Unai Emery planteó un partido asfixiante para el Barcelona. En la primer parte cada balón era una guerra, un metro por conquistar para llegar al área contraria. El equipo de Guardiola sufría en cada pase, pero también demostró que su estilo es innegociable, al margen de las inseguridades de Pinto con el pie.
Banega, Jonas y Albelda convirtieron el centro del campo en un terreno de minas y aprovecharon las subidas de Mathieu, impecable en la primera parte, y Soldado para crear la incertidumbre en la defensa de tres (Piqué, Puyol y Abidal) del Barcelona. No le funcionó esta vez a Guardiola llenar el centro del campo de jugones: Cesc, Thiago, Busquets y Messi.
Antes del gol del Valencia, el partido pudo cambiar con la mano de Pinto ante Soldado. El colegiado y, sobretodo, el linier no vieron o quisieron ver nada. Mestalla explotó y sólo el golazo de Jonas calmó un poco los ánimos. Mathieu subió su banda como un extremo de los de toda la vida y puso un centro atrás. Jonas controló, miro y fusiló.
El gol hizo tambaleare al Barcelona, que durante cinco minutos deambuló por el campo. Hasta que Cuenca se disfrazó de Messi y puso un pase medido a Alexis. El chileno templo el balón ante Alves pero el cancerbero valencianista tocó el disparo de forma milagrosa. Pero el fútbol es un juego caprichoso, de momentos. El guardameta pasó de héroe a villano en un minuto.
Thiago botó un córner y Alves se quedó a media salida. En el segundo palo apareció la bendita cabeza de Puyol para hacer el empate. Con el 1-1 y las espadas en todo lo alto se llegó al descanso.
En la segunda parte el Barcelona tomó el control del partido. Comenzó a cercar la meta de Alves y en una de esas jugadas Miguel llegó tarde y arrolló a Thiago. Messi ejecutó la pena máxima y el fútbol le ofreció a Alves la redención. El brasileño se estiro como un felino y rechazo el disparo del argentino, muy errado toda la noche.

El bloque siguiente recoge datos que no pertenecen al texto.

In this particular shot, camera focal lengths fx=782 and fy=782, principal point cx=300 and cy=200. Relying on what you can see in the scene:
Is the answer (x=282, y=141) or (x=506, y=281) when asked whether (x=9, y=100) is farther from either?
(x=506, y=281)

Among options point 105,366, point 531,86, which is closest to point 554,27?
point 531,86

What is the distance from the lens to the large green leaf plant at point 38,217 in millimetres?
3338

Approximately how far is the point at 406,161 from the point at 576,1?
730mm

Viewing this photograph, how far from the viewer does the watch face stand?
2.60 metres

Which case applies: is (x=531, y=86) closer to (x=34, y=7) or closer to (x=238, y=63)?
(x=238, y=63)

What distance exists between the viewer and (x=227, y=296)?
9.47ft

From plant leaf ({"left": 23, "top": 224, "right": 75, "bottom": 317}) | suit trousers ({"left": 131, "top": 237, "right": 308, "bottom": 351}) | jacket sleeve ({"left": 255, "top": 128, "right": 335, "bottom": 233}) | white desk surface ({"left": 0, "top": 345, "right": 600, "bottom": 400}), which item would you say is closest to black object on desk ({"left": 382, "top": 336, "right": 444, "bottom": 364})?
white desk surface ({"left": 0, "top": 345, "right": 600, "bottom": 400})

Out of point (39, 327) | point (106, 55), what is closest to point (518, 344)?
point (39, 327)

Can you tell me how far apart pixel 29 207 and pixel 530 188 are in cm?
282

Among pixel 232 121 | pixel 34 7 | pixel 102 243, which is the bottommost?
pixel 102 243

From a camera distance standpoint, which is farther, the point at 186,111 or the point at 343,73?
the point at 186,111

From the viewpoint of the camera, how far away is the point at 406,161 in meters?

Guardiola y Emery movieron sus banquillos. Entró Alves como falso extremo y se fue Alexis. El brasileño demostró su capacidad ofensiva y en una pared preciosa con Messi a punto estuvo de ajusticiar al Valencia. Hubiera sido demasiado castigo. Su disparo se estrelló en el poste.
Emery metió a Aduriz en el campo y el Valencia aún tuvo fuerzas para asomarse al área de Pinto. Pero no hubo fuerzas para más. En una semana el Camp Nou decidirá qué equipo juega la final. Cualquiera de los dos se lo merecerá.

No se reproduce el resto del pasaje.